— start of Dataset records —

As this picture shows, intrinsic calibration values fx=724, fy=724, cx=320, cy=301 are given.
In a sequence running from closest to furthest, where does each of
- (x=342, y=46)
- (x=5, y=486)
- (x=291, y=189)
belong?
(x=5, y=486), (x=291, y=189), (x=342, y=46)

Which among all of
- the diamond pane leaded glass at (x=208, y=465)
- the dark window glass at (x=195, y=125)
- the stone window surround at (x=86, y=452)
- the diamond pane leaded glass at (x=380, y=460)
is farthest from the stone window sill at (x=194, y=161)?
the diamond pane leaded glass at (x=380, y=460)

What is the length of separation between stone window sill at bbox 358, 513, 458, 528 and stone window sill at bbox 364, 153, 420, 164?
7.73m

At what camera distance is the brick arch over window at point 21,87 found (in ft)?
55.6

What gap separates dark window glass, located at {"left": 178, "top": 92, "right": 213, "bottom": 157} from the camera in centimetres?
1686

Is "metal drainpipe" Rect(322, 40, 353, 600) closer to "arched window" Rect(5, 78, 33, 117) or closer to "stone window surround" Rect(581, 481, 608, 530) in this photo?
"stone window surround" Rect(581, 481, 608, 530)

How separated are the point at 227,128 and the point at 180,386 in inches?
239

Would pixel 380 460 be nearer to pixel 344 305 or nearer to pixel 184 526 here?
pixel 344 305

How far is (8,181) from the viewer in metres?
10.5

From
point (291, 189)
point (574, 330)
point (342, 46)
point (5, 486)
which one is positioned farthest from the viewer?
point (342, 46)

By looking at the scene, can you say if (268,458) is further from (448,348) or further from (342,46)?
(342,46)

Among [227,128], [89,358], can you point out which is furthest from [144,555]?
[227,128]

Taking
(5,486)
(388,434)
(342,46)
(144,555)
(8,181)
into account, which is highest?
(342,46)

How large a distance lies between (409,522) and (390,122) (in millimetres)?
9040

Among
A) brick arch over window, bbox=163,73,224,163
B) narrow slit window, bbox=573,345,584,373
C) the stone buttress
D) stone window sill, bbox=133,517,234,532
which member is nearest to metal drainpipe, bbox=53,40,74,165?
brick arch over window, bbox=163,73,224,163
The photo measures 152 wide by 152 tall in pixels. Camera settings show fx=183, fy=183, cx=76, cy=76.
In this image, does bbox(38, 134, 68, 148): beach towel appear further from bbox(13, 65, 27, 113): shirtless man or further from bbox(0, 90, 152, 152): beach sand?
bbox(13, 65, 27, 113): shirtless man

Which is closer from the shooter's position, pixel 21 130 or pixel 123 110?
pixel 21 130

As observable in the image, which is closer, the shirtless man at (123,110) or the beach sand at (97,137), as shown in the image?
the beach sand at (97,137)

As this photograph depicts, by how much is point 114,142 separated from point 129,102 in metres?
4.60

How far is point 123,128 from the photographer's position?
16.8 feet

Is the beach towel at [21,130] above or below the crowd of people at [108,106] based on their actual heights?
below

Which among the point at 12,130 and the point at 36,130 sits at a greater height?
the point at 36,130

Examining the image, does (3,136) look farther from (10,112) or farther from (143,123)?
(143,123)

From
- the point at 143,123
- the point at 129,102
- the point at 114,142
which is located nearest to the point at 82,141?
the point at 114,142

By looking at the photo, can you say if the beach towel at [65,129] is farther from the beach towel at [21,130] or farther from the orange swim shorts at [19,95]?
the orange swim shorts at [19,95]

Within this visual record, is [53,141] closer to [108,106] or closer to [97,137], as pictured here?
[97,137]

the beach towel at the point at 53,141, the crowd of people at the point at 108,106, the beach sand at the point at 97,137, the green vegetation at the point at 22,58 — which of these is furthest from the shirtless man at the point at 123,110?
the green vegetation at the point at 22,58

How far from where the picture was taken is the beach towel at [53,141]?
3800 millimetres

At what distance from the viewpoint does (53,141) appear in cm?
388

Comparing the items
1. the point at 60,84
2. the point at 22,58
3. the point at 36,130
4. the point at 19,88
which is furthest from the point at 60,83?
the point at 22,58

— end of Dataset records —
— start of Dataset records —

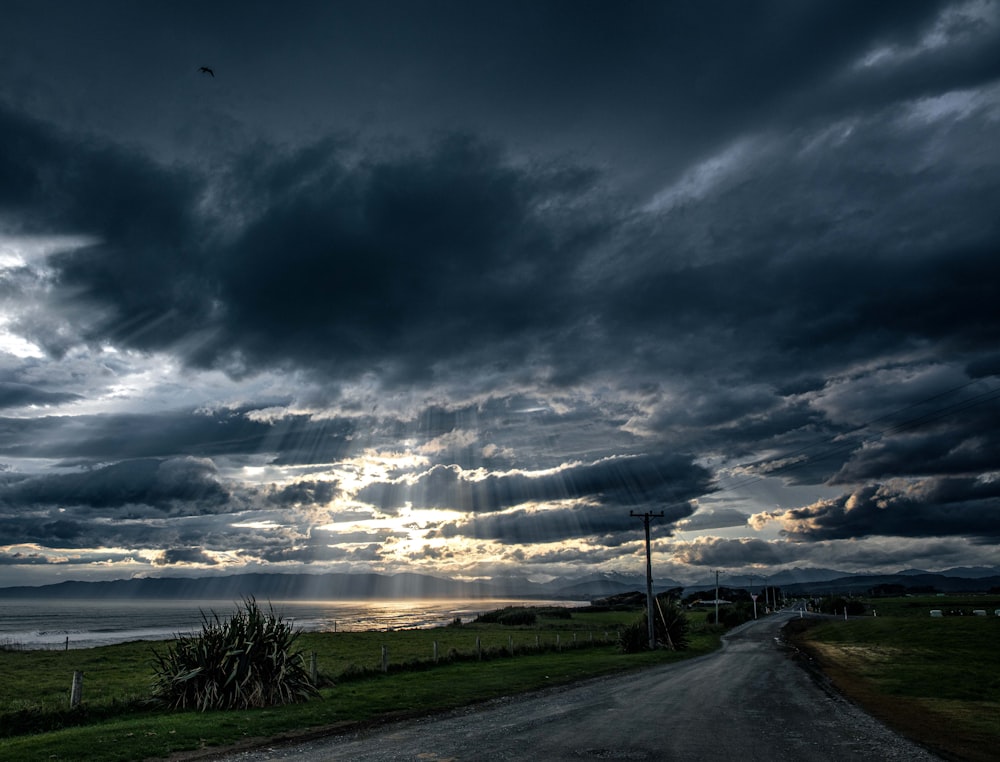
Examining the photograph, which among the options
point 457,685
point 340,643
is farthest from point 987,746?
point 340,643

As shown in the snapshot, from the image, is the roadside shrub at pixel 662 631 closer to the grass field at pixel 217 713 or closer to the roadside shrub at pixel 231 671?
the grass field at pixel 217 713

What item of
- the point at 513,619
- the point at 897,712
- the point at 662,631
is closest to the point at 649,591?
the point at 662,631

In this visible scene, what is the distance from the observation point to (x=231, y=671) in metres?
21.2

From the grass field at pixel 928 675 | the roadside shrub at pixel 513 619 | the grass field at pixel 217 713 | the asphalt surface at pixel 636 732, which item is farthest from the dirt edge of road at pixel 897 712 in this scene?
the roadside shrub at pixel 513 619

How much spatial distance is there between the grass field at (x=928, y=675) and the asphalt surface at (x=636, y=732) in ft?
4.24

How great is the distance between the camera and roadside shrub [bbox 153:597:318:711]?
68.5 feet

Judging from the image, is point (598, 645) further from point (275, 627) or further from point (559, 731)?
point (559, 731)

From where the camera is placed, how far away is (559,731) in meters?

— end of Dataset records —

# Task description
Pull out every line in the records above that contains the word "field", keeping them in their original order. Case counts, so copy only lines where the word appears with exactly that capitalization.

# Exercise result
As shown in the snapshot, from the image, is the roadside shrub at pixel 662 631 closer to the grass field at pixel 217 713 or closer to the roadside shrub at pixel 231 671?
the grass field at pixel 217 713
From the grass field at pixel 928 675 | the roadside shrub at pixel 513 619 | the grass field at pixel 217 713 | the asphalt surface at pixel 636 732, which item is farthest from the dirt edge of road at pixel 897 712 in this scene?
How much spatial distance is there between the grass field at (x=928, y=675) and the asphalt surface at (x=636, y=732) in ft?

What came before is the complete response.